消費者を復刻版の購入に走らせる“3つの感情”とは?
人々はなぜ復刻版に魅せられるのでしょうか?復刻版を購入してしまう理由には様々なものがありますが、主に3つの感情が消費への影響を与えていると考えられます。
まず、一つ目は『懐古感』になります。過去に慣れ親しんだ商品を店頭で見つけると「懐かしい」という気持ちが湧き上がって思わずその商品を手に取ることは自然の流れといってもいいでしょう。そして、当時の思い出に浸るうちに購入しようという欲求が生まれてくるのです。
また、オリジナルの商品をリアルタイムで購入したことのない若い世代には、懐古感は生まれることはないでしょうが、復刻版が醸し出す『レトロ感』が逆に斬新と感じられ、興味を引く効果も考えられるでしょう。

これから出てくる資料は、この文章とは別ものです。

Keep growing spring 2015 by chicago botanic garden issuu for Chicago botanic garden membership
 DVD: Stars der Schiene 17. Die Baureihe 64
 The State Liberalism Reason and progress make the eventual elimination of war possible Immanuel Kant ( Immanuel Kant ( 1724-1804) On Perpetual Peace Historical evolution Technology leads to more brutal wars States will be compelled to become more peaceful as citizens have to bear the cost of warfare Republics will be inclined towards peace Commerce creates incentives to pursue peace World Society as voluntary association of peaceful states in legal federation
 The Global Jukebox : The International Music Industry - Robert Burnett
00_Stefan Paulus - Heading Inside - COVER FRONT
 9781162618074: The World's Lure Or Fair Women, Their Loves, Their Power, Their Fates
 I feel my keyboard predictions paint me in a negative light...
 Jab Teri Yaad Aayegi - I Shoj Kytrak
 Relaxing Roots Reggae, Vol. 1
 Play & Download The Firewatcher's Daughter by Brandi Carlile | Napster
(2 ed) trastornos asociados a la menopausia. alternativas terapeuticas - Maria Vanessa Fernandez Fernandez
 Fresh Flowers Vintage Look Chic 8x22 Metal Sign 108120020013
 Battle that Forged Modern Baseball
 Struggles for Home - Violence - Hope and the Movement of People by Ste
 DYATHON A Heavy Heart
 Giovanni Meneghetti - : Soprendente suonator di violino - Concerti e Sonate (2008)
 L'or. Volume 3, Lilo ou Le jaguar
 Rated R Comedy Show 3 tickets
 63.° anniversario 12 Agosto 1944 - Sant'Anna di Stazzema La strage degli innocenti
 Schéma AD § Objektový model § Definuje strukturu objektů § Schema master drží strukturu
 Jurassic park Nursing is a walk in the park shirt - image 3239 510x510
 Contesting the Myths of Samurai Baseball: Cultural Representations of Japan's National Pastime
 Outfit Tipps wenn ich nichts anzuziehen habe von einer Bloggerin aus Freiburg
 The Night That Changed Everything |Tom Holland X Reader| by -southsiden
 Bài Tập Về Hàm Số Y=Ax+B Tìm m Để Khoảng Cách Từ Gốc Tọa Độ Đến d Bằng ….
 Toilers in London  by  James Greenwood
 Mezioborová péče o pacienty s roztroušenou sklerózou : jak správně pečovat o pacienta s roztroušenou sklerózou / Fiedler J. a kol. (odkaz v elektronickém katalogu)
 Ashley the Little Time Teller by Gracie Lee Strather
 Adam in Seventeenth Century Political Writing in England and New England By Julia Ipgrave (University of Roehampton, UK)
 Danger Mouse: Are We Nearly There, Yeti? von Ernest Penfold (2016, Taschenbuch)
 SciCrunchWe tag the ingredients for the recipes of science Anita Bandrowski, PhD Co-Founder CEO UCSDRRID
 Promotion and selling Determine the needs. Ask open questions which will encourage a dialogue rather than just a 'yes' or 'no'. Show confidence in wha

続いて二つ目は『安心感』です。長引く不況で消費者の予算は段々と少なくなり、消費に関して失敗したくないという気持ちが益々強くなってきています。そこで新しいものに対しては、購入にあたって心理的なハードルが高くなりますが、復刻版であればかつて大ヒットを記録した商品であり、信頼のおけるブランドにもなっているものが多く、安心して購入できるというメリットがあるというわけです。
最後の三つ目の感情は『限定感』です。復刻版は多くの場合、期間や数量を限定して販売されます。そこで、もしすぐさま購入しなければ売切れてしまい、次回はいつ購入できるかもわかりません。「購入したかったのにできなかった」という後悔を避けるためにも、「今購入しておかなければ」という気持ちが購入に走らせるのです。
復刻版を次々とリリースする企業側の事情とは?
復刻版で企業はリスクを低くして成功確率を高めることができる!
復刻版として登場する商品はかつて爆発的なヒットを記録した定番中の定番。そこで、最初から昔を懐かしむファン顧客の需要がある程度見込めるというわけです。マーケティング戦略においては、市場調査を実施して、顧客のニーズを把握し、ニーズに即した新製品を開発して市場に投入しても必ずしも成功するとは限りません。莫大なコストをかけたとしても、失敗する可能性の方が高いといえます。ところが、復刻版の場合は、マーケティングにかけるコストも通常に比べれば低く済み、なおかつ売上も見込めるために、成功の確率が飛躍的に高まってくるのです。
また、復刻版の成功には、かつてのメイン顧客が年齢を重ねて資金的な余裕ができたことも大きく作用しています。たとえば、数年前、もしくは数十年前には予算的にあまりなかった顧客でも時が経てば収入も増え、懐かしい商品を“大人買い”することもできるようになります。価格に対する許容範囲という意味では、復刻版のメインターゲットは確実に高額でも購入する層となっているのです。
加えて、復刻版には新たな顧客層を惹きつける魅力もあります。もともと、顧客の支持を受けてヒットした商品だけに、品質が高く信頼やブランドも確立しているものばかりなので、若い世代にも受け入れられる可能性が高いのです。
企業にとって、復刻版は『懐古感』からかつてのファン客を呼び戻す効果も期待でき、『レトロ感』や『安心感』から新たなファン客を惹きつけることもできる、まさに一石二鳥のマーケティングといっても過言ではないでしょう。
ビジネス環境が益々厳しくなり、失敗が許されなくなった企業にとって、復刻版は益々高い確率で成功につながる切り札になるのではないでしょうか。